И заметив в зеркале недоуменный Сашин взгляд, охотно пояснила:

– В детский сад они вместе ходили, потом в школу. Мой в институте учился, а этот его дружок, Эдгарушка, в армию пошёл. А потом, когда вернулся, стали они опять дружить крепко. Ну и, кажись, додружились до чего-то, упаси Бог, конечно! Даже думать о том не хочу! Ну, вы понимаете, о чём я вам толкую… Один раз видела я их: вечером гуляли по окраине посёлка за ручки взявшись. Может, и дурака валяли, а может, и нет… И Ванька мой этого Эдгара к себе в инспекцию пристроил – теперь напару целыми днями по рекам и озёрам шастают. Полная романтика у них… Зачем жениться? И так хорошо.

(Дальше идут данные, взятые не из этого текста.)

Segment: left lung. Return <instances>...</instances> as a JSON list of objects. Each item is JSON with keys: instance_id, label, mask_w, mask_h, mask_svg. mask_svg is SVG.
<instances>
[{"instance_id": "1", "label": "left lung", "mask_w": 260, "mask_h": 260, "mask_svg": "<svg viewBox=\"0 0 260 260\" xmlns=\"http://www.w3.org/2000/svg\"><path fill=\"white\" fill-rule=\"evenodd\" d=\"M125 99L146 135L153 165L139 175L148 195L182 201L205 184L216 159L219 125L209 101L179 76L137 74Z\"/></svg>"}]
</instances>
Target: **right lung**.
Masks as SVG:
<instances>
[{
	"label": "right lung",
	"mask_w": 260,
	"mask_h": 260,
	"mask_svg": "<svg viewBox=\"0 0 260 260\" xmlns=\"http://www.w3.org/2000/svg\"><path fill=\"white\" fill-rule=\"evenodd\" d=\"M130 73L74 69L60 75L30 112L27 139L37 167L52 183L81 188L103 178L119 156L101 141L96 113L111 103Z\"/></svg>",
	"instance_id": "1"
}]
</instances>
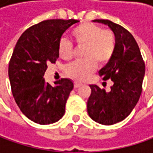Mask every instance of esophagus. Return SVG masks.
<instances>
[{
  "label": "esophagus",
  "mask_w": 153,
  "mask_h": 153,
  "mask_svg": "<svg viewBox=\"0 0 153 153\" xmlns=\"http://www.w3.org/2000/svg\"><path fill=\"white\" fill-rule=\"evenodd\" d=\"M82 82H77V81H75L74 82V87L76 88H79V87H81L82 86Z\"/></svg>",
  "instance_id": "obj_1"
}]
</instances>
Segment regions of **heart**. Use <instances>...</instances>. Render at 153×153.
Here are the masks:
<instances>
[{"instance_id":"obj_1","label":"heart","mask_w":153,"mask_h":153,"mask_svg":"<svg viewBox=\"0 0 153 153\" xmlns=\"http://www.w3.org/2000/svg\"><path fill=\"white\" fill-rule=\"evenodd\" d=\"M71 37L77 48H82L81 57L83 59L67 65L65 72L76 80H83L96 69L97 63L105 65L111 61L117 47V37L113 30L85 22L71 30ZM59 55L69 61L73 58V44L65 38H61L58 47Z\"/></svg>"}]
</instances>
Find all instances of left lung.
Returning <instances> with one entry per match:
<instances>
[{
    "mask_svg": "<svg viewBox=\"0 0 153 153\" xmlns=\"http://www.w3.org/2000/svg\"><path fill=\"white\" fill-rule=\"evenodd\" d=\"M94 22L107 25L114 31L117 47L111 61L99 72L103 80H111L113 85L110 92L90 85L88 113L96 123L112 125L125 119L138 102L142 92L145 62L135 39L125 28L108 19Z\"/></svg>",
    "mask_w": 153,
    "mask_h": 153,
    "instance_id": "8db88e82",
    "label": "left lung"
}]
</instances>
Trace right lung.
Returning <instances> with one entry per match:
<instances>
[{"mask_svg":"<svg viewBox=\"0 0 153 153\" xmlns=\"http://www.w3.org/2000/svg\"><path fill=\"white\" fill-rule=\"evenodd\" d=\"M77 22L73 19L42 21L28 28L16 43L8 66L12 93L21 111L36 123H53L65 114L73 82L61 78L51 86L43 76L48 65L59 58L62 35Z\"/></svg>","mask_w":153,"mask_h":153,"instance_id":"obj_1","label":"right lung"}]
</instances>
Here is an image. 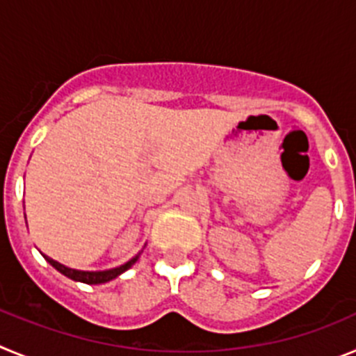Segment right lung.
Here are the masks:
<instances>
[{
	"label": "right lung",
	"instance_id": "right-lung-1",
	"mask_svg": "<svg viewBox=\"0 0 356 356\" xmlns=\"http://www.w3.org/2000/svg\"><path fill=\"white\" fill-rule=\"evenodd\" d=\"M44 259L48 260L56 271H60L62 275L67 276V278L74 280V282H81V284H89V285H97V284H105V282H110V280L118 278L121 273H124L127 269H130L135 262H137V257L131 259L130 262H127L124 266L115 267V269H108V271H76V269H71V267H65L62 264H58L56 260L49 259L44 254Z\"/></svg>",
	"mask_w": 356,
	"mask_h": 356
}]
</instances>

Саша про себя усмехнулся, представив, какую ценную информацию он привезёт никельским ребятам об их строгом и неподкупном рыбинспекторе. Ваня и его тёплый друг Эдгар, вероятно, в скором времени станут менее уверенно держаться перед браконьерами…

– А дочка старшая с нами сюда уехала. Ну, и зять – муж её, тоже попёрся, хоть я с удовольствием его там оставила бы. Да ещё для верности в лесу к берёзе привязала бы. Не мужик, а одно название. А сам-то ты не женат? – вдруг спросила парикмахерша, внезапно перейдя на «ты», и, не дожидаясь ответа, пояснила:

– Думаю, что не заживётся он с моей Анжелочкой – даст она ему скоро пинка под зад. Вот тут я бы вас и познакомила. Она шустрая девочка – и красавица, и умница. А мужичок её – ни рыба, ни мясо. Точно говорю: полетит он скоро на все четыре стороны, помяни мои слова! А без Анжелочки помрёт под забором, потому что ленивый гад, и ещё хамло, каких поискать! Так что, если в личной жизни у тебя пустота, то я запросто её тебе заполню – вас с дочкой познакомлю. Ещё спасибо потом говорить будешь!

Саша подумал, захочется ли ему говорить «спасибо», когда и его, спустя некоторое время станут выкидывать пинком под зад на все четыре стороны? Но на всякий случай неопределённо покачал головой в зеркало, показывая толстухе: мол, стоит подумать, а почему бы и не попытать счастья?

Дама ободряюще улыбнулась:

– Вот вернёшься домой из поездки – и сразу приходи к нам в гости. Я дочке про тебя расскажу, она ждать встречи будет с нетерпением. Мужчина ты интересный, ей такие нравятся – это я тебе по секрету говорю. А с жильём у тебя как? – в её голосе послышались тревожные нотки. – У тебя заживёте, если на лад пойдёт, или… это… к нам?

– Жильём обеспечен, – буркнул Саша. В самом деле, как портит людей квартирный вопрос! – Привык жить самостоятельно.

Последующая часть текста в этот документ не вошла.